Sinopse
Em uma reimaginação do clássico cult, Eric Draven (Bill Skarsgård) e Shelly Webster (FKA twigs) são brutalmente assassinados. Eric retorna do mundo dos mortos com a missão de vingar o amor perdido. A nova versão troca a atmosfera gótica por uma abordagem mais visceral e contemporânea.
Uma Nova Identidade para Eric Draven
Bill Skarsgård assume o manto de Eric Draven com uma presença física imponente. Ao contrário da versão clássica de Brandon Lee, que parecia um fantasma poético e teatral, o Eric de Skarsgård é um jovem quebrado, coberto de tatuagens expressionistas que refletem seus traumas. A química inicial entre ele e Shelly Webster tenta estabelecer o peso do amor trágico que move toda a narrativa.
“O filme gasta quase metade de sua projeção estabelecendo a relação de Shelly e Eric, uma decisão que humaniza o casal, mas desacelera o ritmo gótico esperado pelos fãs de ação.”
Essa escolha de roteiro torna o primeiro ato arrastado. O romance é moderno, recheado de drogas, fugas românticas e uma sensação de “nós contra o mundo”, mas carece da poesia trágica que tornava a HQ original de James O’Barr tão dolorosa e bela.

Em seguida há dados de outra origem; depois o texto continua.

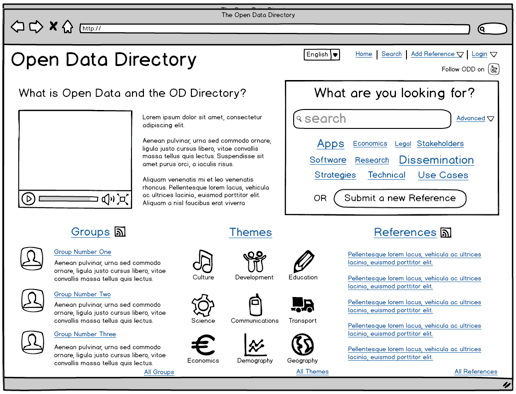 The Open Data Directory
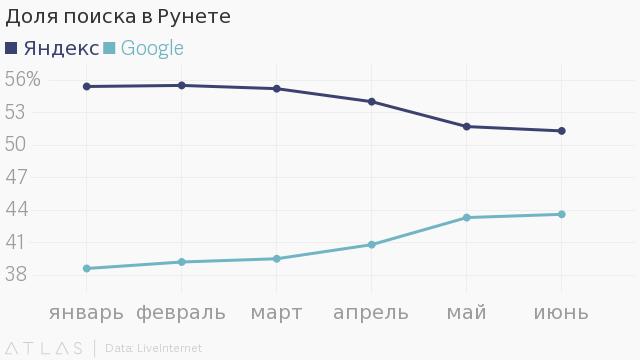 Волож сказал, что «Яндекс» силён на десктопах. Через месяц доля поиска на десктопах упала (+ толкование её «Яндексом») - 1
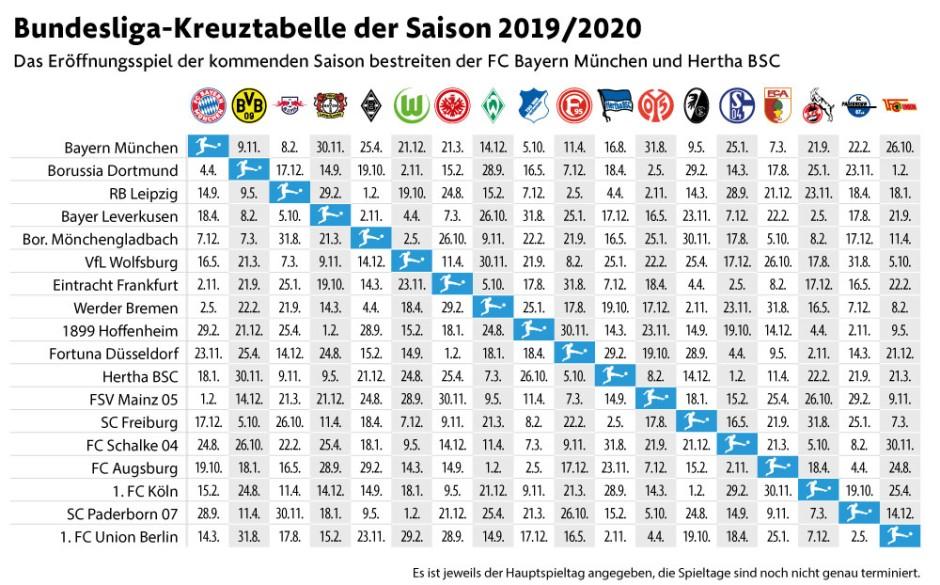 Bayern Bundesliga Spielplan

Violência Estilizada e Cenas de Ação
Quando o filme finalmente entra na fase de vingança, Sanders mostra seu forte: o apelo visual e a coreografia de ação. Uma sequência específica em um teatro de ópera se destaca pela brutalidade e pela beleza plástica, onde o sangue jorra em câmera lenta contrastando com a música clássica. É uma ação visceral que lembra franquias modernas como John Wick.
No entanto, a jornada de Eric Draven parece mecânica. O vilão Vincent Roeg (Danny Huston) é plano e com motivações demoníacas pouco explicadas, servindo apenas como o chefe final a ser derrotado. A atmosfera esfumaçada e chuvosa de Detroit do original foi substituída por uma Praga fria e cinzenta, que embora elegante, não carrega a mesma mística.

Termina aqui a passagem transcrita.